→ PAGE:
**********

Subsequent interventions typically only lasted about 3 days before instability was noted and the intervention abandoned.

Considering the above statements leads to a question regarding stand up time; this is a descriptive term, but can we relate it to permeability? The table below seeks to illustrate a possible relationship, assuming permeability is the key variable then stand up time is directly inversely proportional to permeability, i.e. the higher the permeability the quicker pore pressures re-establish following face relaxation.

The key example is probably the hole dug by a child on the beach, instability occurs after a few seconds when below the water table. Extending this to the Storebælt situation; at a permeability of 10-8 m/sec leads to a theoretical stand up time of 1.1 days. The relationship is obviously not precise but worthy of further consideration.

How to stabilise the ground whilst digging cross passages?

As noted above the cross passages had to be dug outside the safety of the main tunnel lining whilst continuing TBM mining at the same time. In addition the flooding incident made everyone profoundly aware of the inherent risks in hand dug excavations in highly variable glacial soils.

The options to obtain stable ground conditions included:

  • Grouting? Grouting of soils with 10% clay is generally considered to be impractical. The technique was used in the marls for the deeper cross passages below the clay tills.
  • Compressed Air? High pressures would be needed and establishing man locks whilst maintaining access to the TBM’s was considered impractical.

**********

→ LISTED ENTRIES:

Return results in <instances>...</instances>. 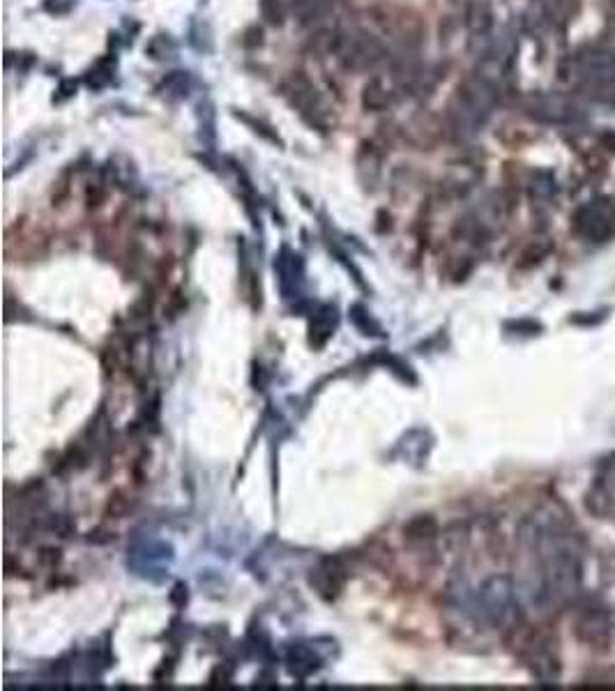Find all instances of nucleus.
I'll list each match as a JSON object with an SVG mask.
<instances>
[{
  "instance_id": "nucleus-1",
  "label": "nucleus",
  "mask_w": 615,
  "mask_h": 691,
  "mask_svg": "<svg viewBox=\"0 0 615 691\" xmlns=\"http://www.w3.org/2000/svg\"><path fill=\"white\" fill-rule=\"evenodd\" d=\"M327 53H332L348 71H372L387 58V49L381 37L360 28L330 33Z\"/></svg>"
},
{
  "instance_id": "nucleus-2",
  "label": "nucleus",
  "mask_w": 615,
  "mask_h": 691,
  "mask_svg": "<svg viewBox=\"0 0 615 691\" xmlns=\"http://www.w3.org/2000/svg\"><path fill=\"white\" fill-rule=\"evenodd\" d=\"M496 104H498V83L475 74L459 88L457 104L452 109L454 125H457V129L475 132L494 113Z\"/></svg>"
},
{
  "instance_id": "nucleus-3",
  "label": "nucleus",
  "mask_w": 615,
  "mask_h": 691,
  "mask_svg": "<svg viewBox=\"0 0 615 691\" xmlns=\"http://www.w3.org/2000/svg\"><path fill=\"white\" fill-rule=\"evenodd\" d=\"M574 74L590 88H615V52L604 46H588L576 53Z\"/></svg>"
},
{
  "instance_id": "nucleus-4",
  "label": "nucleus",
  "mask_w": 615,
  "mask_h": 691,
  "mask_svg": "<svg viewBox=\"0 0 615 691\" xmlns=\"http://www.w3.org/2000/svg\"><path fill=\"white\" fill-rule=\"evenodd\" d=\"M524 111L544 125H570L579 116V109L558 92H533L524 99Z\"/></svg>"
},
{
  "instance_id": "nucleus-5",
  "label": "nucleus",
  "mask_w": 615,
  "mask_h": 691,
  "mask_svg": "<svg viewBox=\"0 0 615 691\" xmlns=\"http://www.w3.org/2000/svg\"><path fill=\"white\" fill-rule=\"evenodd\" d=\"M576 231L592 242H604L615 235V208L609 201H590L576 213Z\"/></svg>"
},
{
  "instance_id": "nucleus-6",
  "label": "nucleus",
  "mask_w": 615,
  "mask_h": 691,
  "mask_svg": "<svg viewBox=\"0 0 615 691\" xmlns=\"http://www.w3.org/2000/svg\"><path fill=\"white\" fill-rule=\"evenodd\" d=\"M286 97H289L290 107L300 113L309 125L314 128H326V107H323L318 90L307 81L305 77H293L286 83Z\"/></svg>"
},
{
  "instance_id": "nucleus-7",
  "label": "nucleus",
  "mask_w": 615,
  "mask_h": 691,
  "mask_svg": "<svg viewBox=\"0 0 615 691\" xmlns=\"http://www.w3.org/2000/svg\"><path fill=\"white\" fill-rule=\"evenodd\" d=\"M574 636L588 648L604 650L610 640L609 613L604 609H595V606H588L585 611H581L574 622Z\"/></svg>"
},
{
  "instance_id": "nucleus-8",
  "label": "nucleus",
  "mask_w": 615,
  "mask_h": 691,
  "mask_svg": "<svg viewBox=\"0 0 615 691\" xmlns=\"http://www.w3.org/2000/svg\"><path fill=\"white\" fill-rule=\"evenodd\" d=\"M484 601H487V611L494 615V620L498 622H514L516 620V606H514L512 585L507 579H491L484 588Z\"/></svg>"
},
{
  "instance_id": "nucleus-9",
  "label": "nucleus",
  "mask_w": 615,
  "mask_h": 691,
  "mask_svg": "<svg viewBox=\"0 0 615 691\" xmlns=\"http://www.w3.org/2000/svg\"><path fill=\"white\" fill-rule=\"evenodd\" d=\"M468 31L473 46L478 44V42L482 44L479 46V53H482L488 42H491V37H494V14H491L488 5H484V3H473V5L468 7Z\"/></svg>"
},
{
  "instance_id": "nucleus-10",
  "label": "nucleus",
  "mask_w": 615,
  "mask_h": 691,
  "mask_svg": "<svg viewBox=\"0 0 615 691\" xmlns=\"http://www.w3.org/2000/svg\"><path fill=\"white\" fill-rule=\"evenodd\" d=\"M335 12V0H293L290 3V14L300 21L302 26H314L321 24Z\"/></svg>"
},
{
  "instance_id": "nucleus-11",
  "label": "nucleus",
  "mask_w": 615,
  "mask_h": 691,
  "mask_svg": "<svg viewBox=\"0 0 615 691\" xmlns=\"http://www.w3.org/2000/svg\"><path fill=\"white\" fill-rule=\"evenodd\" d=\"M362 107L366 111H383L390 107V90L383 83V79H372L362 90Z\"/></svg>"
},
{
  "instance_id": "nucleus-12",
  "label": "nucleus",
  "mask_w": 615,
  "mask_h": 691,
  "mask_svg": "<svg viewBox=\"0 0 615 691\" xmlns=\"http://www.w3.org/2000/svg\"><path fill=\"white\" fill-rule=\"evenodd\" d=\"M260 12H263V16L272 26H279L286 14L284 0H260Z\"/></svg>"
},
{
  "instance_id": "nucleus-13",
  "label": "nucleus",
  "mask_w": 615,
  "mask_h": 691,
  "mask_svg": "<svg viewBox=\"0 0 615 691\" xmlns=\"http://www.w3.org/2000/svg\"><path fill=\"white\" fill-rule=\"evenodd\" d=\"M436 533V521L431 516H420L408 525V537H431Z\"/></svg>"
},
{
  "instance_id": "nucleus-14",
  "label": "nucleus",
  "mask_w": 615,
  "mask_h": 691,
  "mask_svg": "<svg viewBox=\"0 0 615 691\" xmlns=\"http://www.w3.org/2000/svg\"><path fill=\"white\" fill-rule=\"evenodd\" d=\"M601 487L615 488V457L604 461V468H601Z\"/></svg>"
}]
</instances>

**********

→ TASK REQUIREMENTS: Write out, word for word, the passage from the Storebælt tunnel text that opens with the words containing "The key example" and closes with "of further consideration.".

→ THE RESULT:
The key example is probably the hole dug by a child on the beach, instability occurs after a few seconds when below the water table. Extending this to the Storebælt situation; at a permeability of 10-8 m/sec leads to a theoretical stand up time of 1.1 days. The relationship is obviously not precise but worthy of further consideration.